The output table shows that “average” method should be used because it gave the highest optimum value.

Step 2: Determine Optimal # of Clusters Next, find_k() is used to determine the optimal number of cluster.

par(bg = "#f5f5f5")

wh_clust <- hclust(wh_d, method = "average")
num_k <- find_k(wh_clust)
plot(num_k)

Figure above shows that k=3 would be optimal.

With reference to the statistical analysis results, we can prepare the code chunk as shown below.

heatmaply(normalize(wh_matrix[, -c(1, 2, 4, 5)]),
          dist_method = "euclidean",
          hclust_method = "average",
          k_row = 3,
          fontsize_col = 7,
          fontsize_row = 4
          )

4.4 Seriation

In heatmap, every cell gets a colour, the higher the number the brighter the colour. Unfortunately, this is often a fairly unrewarding exercise, yielding graphics that look like plaid or tartan fabric. Part of the problem is that the rows and columns of a dataset often have no natural ordering, such as time, and are instead shown in alphabetical order, or else the dataset is sorted by one of the rows or columns, rather than in an order which makes patterns pop out visually.

The default options is OLO (Optimal leaf ordering) which optimizes the above criterion (in O(n^4)). Another option is GW (Gruvaeus and Wainer) which aims for the same goal but uses a potentially faster heuristic. The option mean gives the output we would get by default from heatmap functions in other packages such as gplots::heatmap.2. The option none gives us the dendrograms without any rotation that is based on the data matrix.

A less technical write-up on agglomerative clustering/seriation found here.

heatmaply(normalize(wh_matrix[, -c(1, 2, 4, 5)]),
          seriate = "OLO",
          fontsize_col = 7,
          fontsize_row = 4)

heatmaply(normalize(wh_matrix[, -c(1, 2, 4, 5)]),
          seriate = "GW",
          fontsize_col = 7,
          fontsize_row = 4)

The option “mean” gives the output we would get by default from heatmap functions in other packages such as gplots::heatmap.2.

heatmaply(normalize(wh_matrix[, -c(1, 2, 4, 5)]),
          seriate = "mean",
          fontsize_col = 7,
          fontsize_row = 4
          )

heatmaply(normalize(wh_matrix[, -c(1, 2, 4, 5)]),
          seriate = "none",
          fontsize_col = 7,
          fontsize_row = 4
          )

This serves as a compelling example of why it is essential to consider the capabilities and limitations of the human visual system when creating data visualizations. Simply converting numbers into graphics isn’t sufficient. Both the shuffled and organized heatmaps depicted the same data, but it’s crucial to organize the visual elements in a way that allows the human eye to perceive patterns effectively. Heatmaps, in particular, demonstrate that we can discern patterns more easily when they are presented in a spatially continuous manner. Our ability to interpret data is significantly influenced by the arrangement and proximity of the information displayed.

### Required work
1. List every seriation option the heatmap tutorial describes.
2. Write the next part of the heatmap tutorial, picking up after its final sentence.
The data after this point isn't needed.

### Excerpted data
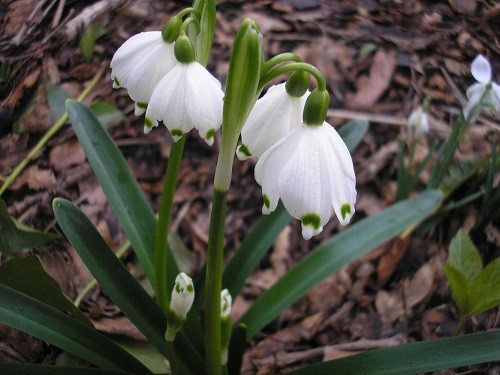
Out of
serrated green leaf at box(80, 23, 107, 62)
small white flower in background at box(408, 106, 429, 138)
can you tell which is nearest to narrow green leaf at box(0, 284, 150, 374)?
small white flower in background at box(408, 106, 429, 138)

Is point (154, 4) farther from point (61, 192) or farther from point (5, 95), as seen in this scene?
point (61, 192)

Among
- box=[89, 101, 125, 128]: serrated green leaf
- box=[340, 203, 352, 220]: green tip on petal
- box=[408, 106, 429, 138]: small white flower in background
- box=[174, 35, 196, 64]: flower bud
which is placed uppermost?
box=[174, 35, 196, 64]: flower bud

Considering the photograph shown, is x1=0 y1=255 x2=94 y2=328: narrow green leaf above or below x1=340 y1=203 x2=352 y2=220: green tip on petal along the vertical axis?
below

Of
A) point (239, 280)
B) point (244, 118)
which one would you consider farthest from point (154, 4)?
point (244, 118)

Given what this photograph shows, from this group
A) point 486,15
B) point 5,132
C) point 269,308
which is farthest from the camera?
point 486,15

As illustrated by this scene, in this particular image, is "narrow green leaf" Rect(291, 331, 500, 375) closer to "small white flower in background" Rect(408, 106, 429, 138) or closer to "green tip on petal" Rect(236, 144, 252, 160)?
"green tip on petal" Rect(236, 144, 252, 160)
---
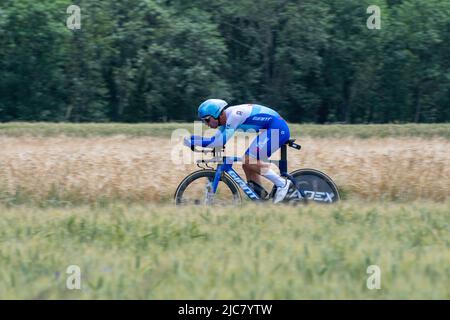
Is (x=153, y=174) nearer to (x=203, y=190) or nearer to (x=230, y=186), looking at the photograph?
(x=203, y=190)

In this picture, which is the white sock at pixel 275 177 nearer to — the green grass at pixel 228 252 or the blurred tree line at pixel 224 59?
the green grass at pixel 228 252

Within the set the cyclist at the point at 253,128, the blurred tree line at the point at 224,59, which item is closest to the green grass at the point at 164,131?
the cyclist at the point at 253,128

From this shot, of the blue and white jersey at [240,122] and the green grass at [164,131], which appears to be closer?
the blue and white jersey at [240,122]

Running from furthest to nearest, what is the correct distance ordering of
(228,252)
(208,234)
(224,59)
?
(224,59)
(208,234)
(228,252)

### Results in order
1. OLO (Optimal leaf ordering), GW (Gruvaeus and Wainer), mean, none

2.
4.5 Working with colour palettes

The default colour palette uses by heatmaply is viridis. heatmaply users, however, can use other colour palettes in order to improve the aestheticness and visual friendliness of the heatmap.

In the code chunk below, the Blues colour palette of rColorBrewer is used.

heatmaply(normalize(wh_matrix[, -c(1, 2, 4, 5)]),
          dist_method = "euclidean",
          hclust_method = "average",
          k_row = 3, 
          seriate = "OLO",
          colors = Blues,
          fontsize_col = 7,
          fontsize_row = 4
          )

4.6 Aesthetic Changes

Beside providing a wide collection of arguments for meeting the statistical analysis needs, heatmaply also provides many plotting features to ensure cartographic quality heatmap can be produced.

In the code chunk below the following arguments are used:

k_row is used to produce 5 groups.
margins is used to change the top margin to 60 and row margin to 200.
fontsize_row and fontsize_col are used to change the font size for row and column labels to 4.
main is used to write the main title of the plot.
xlab and ylab are used to write the x-axis and y-axis labels respectively.

Explanation of margin parameter: numeric vector of length 4 (default is c(50,50,NA,0)) containing the margins (see layout) for column, row and main title names, respectively. The top margin is NA by default. If main==“” then the top margin will be set to 0, otherwise it will get 30. For a multiline title a larger default for the 3rd element should be set. The right margin is NA by default, meaning it will be zero if row_dend_left is FALSE, or 100 if row_dend_left is TRUE.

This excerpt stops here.